## Selected extract
_____

The meeting between Hegseth and Defence Minister Rajnath Singh on October 31 on the sidelines of the 12th ASEAN Defence Ministers’ Meeting-Plus (ADMM+) in Kuala Lumpur was, therefore, tailor-made for Singh to get the better of his US counterpart. However, this required subtleties of the kind which characterised 14 rounds of talks over two years on three continents between one of Singh’s predecessors, Jaswant Singh, and US Deputy Secretary of State Strobe Talbott in the wake of India’s nuclear tests in May 1998. India acquitted itself creditably during these talks, according to Talbott’s book, Engaging India, which is an account of these meetings. They ended half a century of estrangement between India and the US.

Singh’s meeting with Hegseth, leading to the defence partnership, should have been part of a larger framework of reworking India-US relations, now at its lowest point in the new millennium. India held all the aces when the Defence Minister went into the Kuala Lumpur meeting. But he did not use them, presumably because he did not have the political clearance to do so.

_____

## Data extract
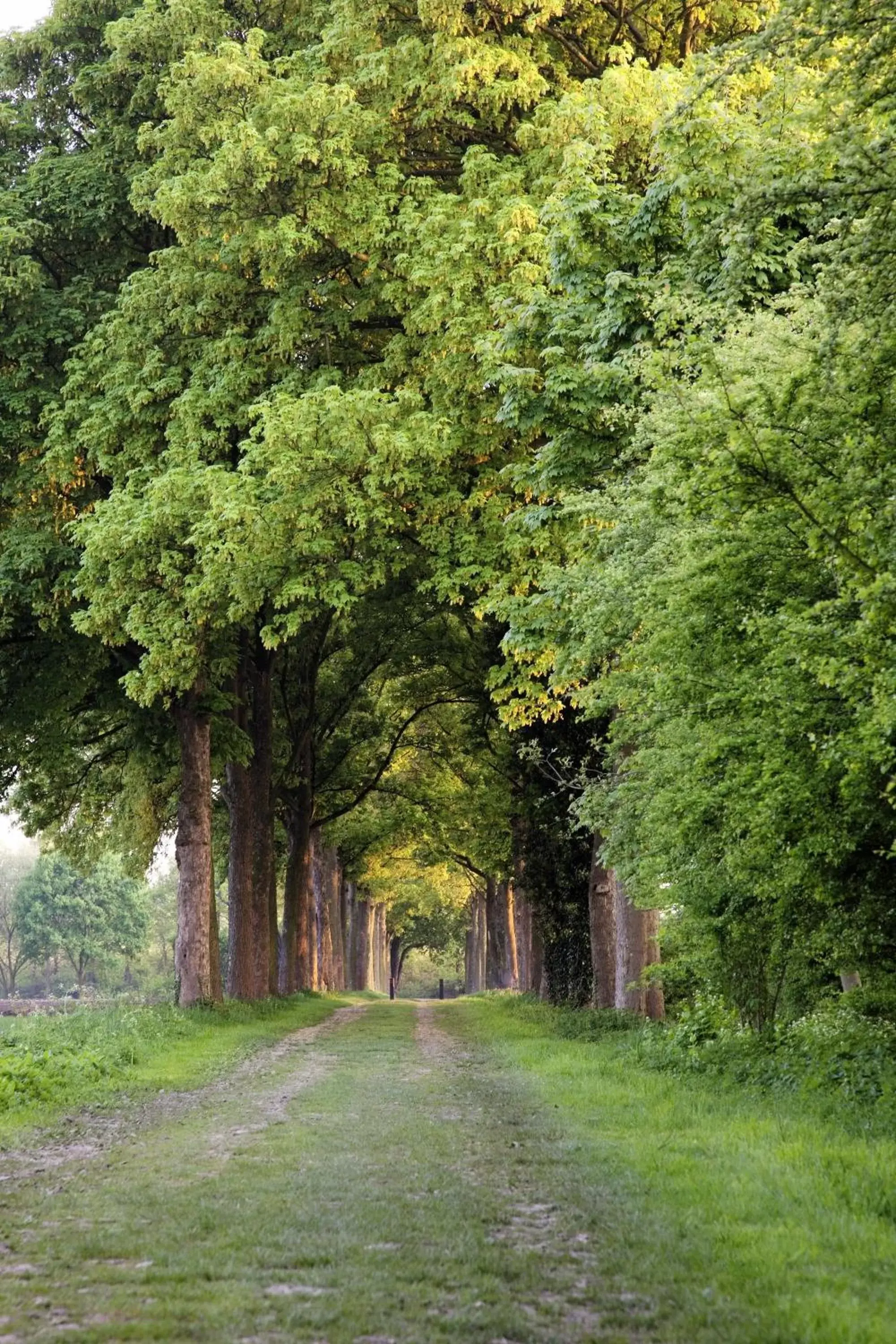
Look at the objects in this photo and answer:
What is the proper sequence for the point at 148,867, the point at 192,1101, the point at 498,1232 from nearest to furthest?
the point at 498,1232, the point at 192,1101, the point at 148,867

_____

## Stated exercise
Quote the passage on the Hegseth–Singh meeting from "Singh’s meeting with" up to and including "clearance to do so.".

## Solution
Singh’s meeting with Hegseth, leading to the defence partnership, should have been part of a larger framework of reworking India-US relations, now at its lowest point in the new millennium. India held all the aces when the Defence Minister went into the Kuala Lumpur meeting. But he did not use them, presumably because he did not have the political clearance to do so.